The rain began—of course it did—in that painfully cliché way, as if the universe had flipped a cosmic script and decided to soak Clever C. Raptor in a perfect storm of melodrama. It wasn’t just rain; it was the rain: fat, clumsy droplets hammering down with theatrical timing, slapping against rusted dumpsters and puddles that shimmered with the filth of a dozen forgotten fast food meals.

Clever huddled beneath his cardboard fortress, a shelter soaked in desperation and defeat, clutching his dakimakura close. This pillow wasn’t merely fabric and stuffing—it was a repository of every lonely, desperate night he had survived. The softness beneath his clawed hands was the last tangible thread tying him to a world that had long since abandoned him.

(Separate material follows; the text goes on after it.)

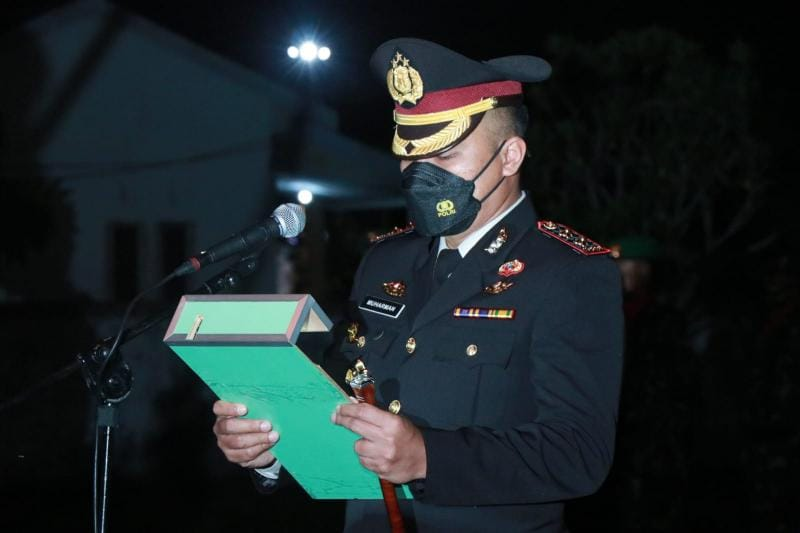 Kapolres Tanjab Barat AKBP Muharman Arta, SIK Saat Apel kehormatan dan renungan suci di Taman Makam Pahlawan (TMP) Yudha Satria Pengabuan, Senin (16/8/21).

His filthy fingers traced the worn edges, feeling the thinning fabric where countless tears had been wiped away, the faint imprint of his greasy cheek pressed into its surface. It was more than comfort—it was identity. A fragile talisman against the gnawing emptiness, a mute witness to his pathetic existence as a NEET cloistered in his parents’ basement.

His filth had seeped into every fiber, creating a sticky, flammable lacquer of accumulated epidermal grime. So dense was this oily smog that when a stray ember—some careless smoker’s forgotten flick of the wrist—drifted down and landed on the pillow’s surface, it didn’t just ignite. It exploded into flame, like a grease fire on an abandoned fryer.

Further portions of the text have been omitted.